Bu hüküm aynı şekilde büyük perakende mağazacılık vasıtasıyla edinilen müşteri verilerinin nakde dönüştürülmesine de engeldir. Şöyle ki; çağımızda birçok ürün yelpazesini bir arada bulunduran hipermarketler ön plana çıkmıştır. Bu marketlerden alış veriş yapan müşteriler, her alım satım da kasaya gittiği zaman kendi yaşamına dair verileri istemeden de olsa, mağazaya sunmuş olmaktadır.

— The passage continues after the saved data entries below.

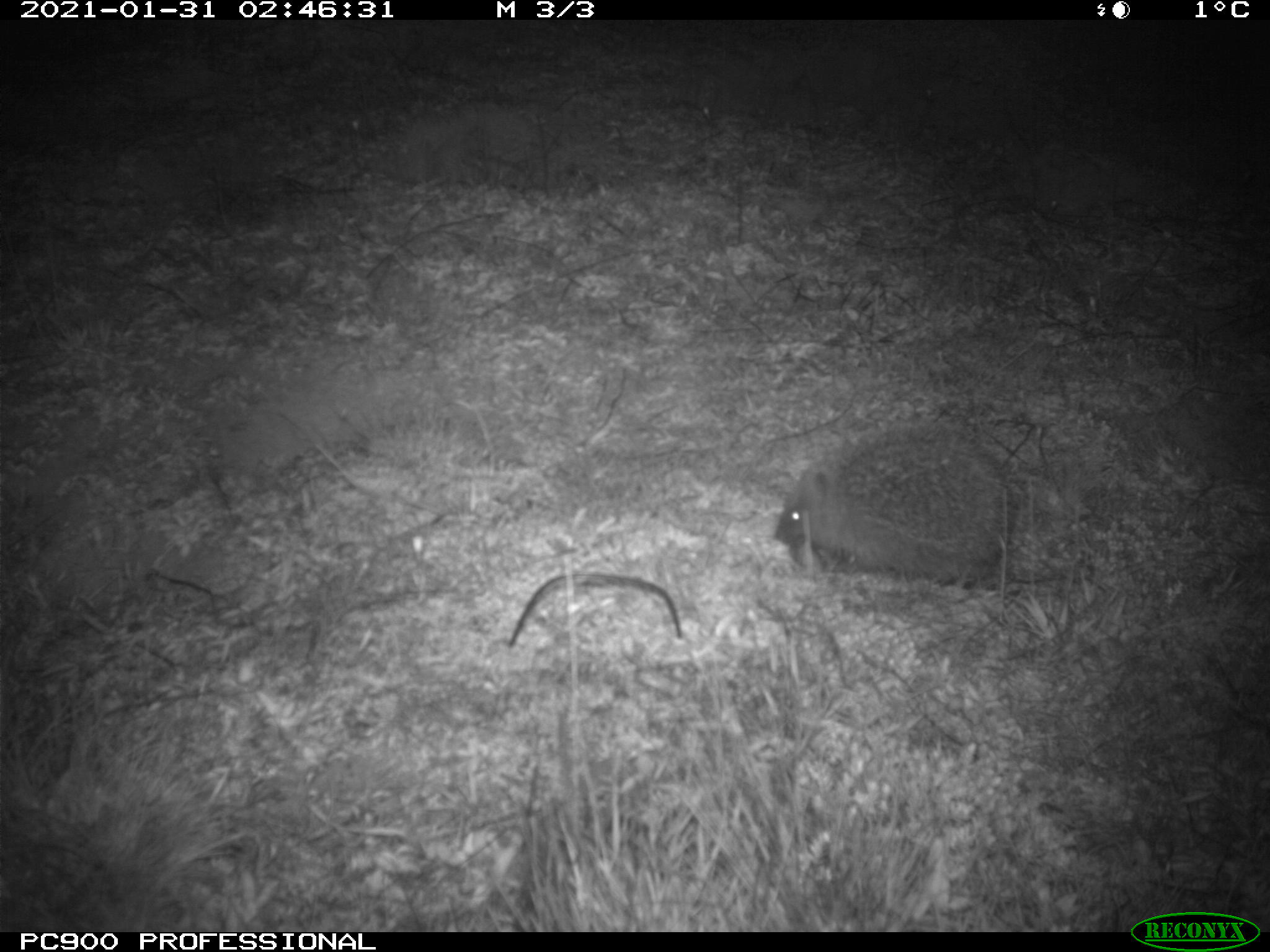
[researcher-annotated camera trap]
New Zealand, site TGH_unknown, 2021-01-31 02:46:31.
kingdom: Animalia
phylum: Chordata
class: Mammalia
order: Eulipotyphla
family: Erinaceidae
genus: Erinaceus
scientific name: Erinaceus europaeus europaeus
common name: european hedgehog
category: hedgehog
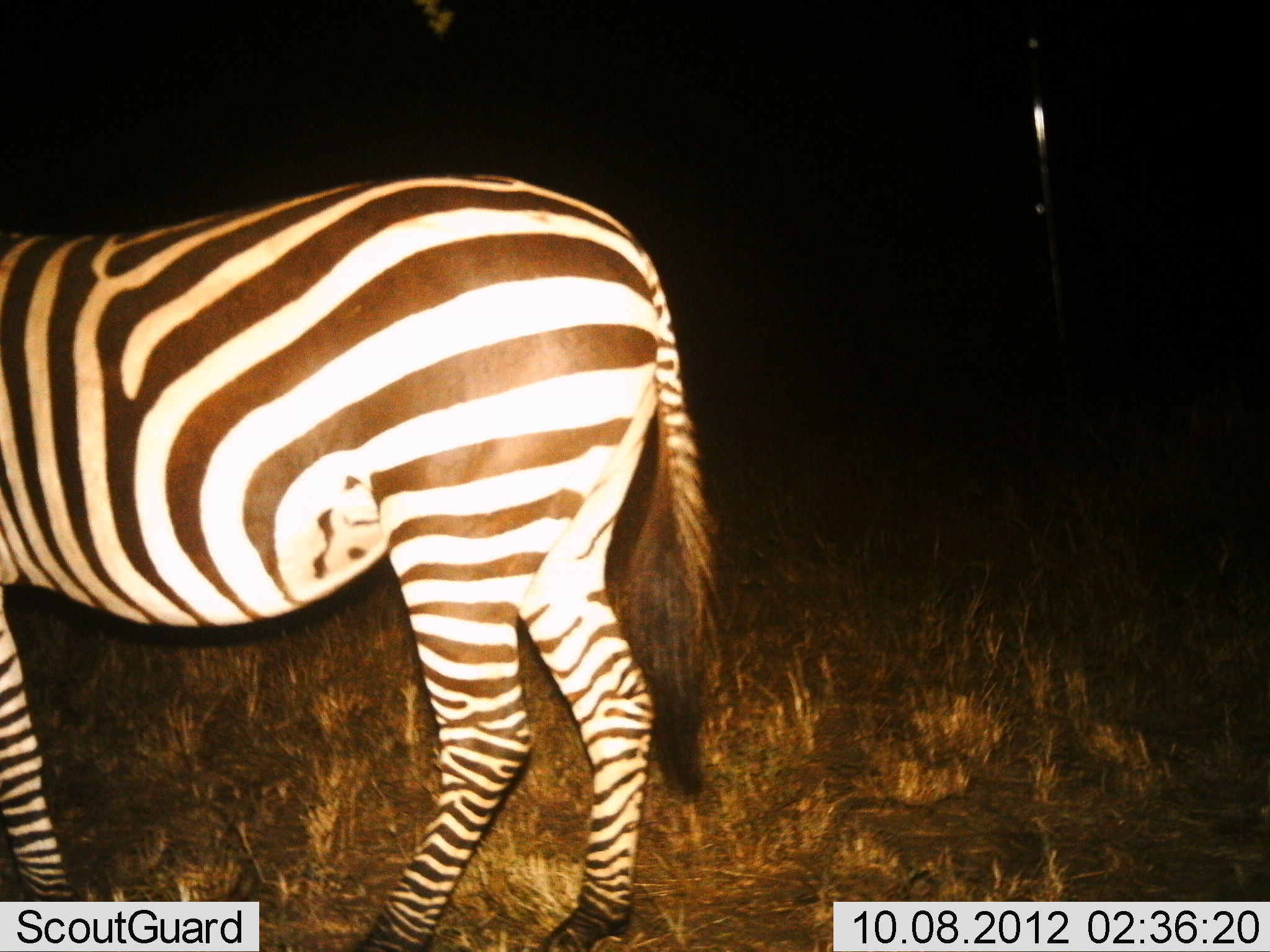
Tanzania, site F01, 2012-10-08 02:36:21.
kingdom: Animalia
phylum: Chordata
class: Mammalia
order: Perissodactyla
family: Equidae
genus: Equus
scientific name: Equus quagga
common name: plains zebra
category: zebra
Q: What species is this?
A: Zebra (plains zebra) (Equus quagga).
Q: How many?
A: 1.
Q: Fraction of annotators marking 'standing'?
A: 80%.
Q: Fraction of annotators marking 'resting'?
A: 0%.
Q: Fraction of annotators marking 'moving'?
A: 20%.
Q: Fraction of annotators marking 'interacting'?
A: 0%.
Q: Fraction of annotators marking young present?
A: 0%.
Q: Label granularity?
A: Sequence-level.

Bu yolla mağaza hangi müşterisinin hangi tarihlerde hangi tür ürünleri satın aldığını, toplam harcama kapasitesini, adresini vs. bilgilerini sistemine kaydetmekte ve bu verileri kredi kartı sunan banka ve üretici kuruluşlara bedel karşılığında satabilmektedir.

Müşterinin rızası olmadan gerçekleşen bu eylem 28.01.1981 tarihli “Kişisel nitelikte Verilerin Otomatik İşleme Tabi tutulması Karşısında Şahısların Korunmasına Dair Sözleşme” sine Avrupa Konseyi Üyesi diğer devletlerle birlikte imza koyan Türkiye’nin bu doğrultuda çıkardığı Yeni Türk Ceza yasasının 135 ve devamı hükümlerine bağlı olarak yasaklanmış ve cezaya tabi kılınmıştır.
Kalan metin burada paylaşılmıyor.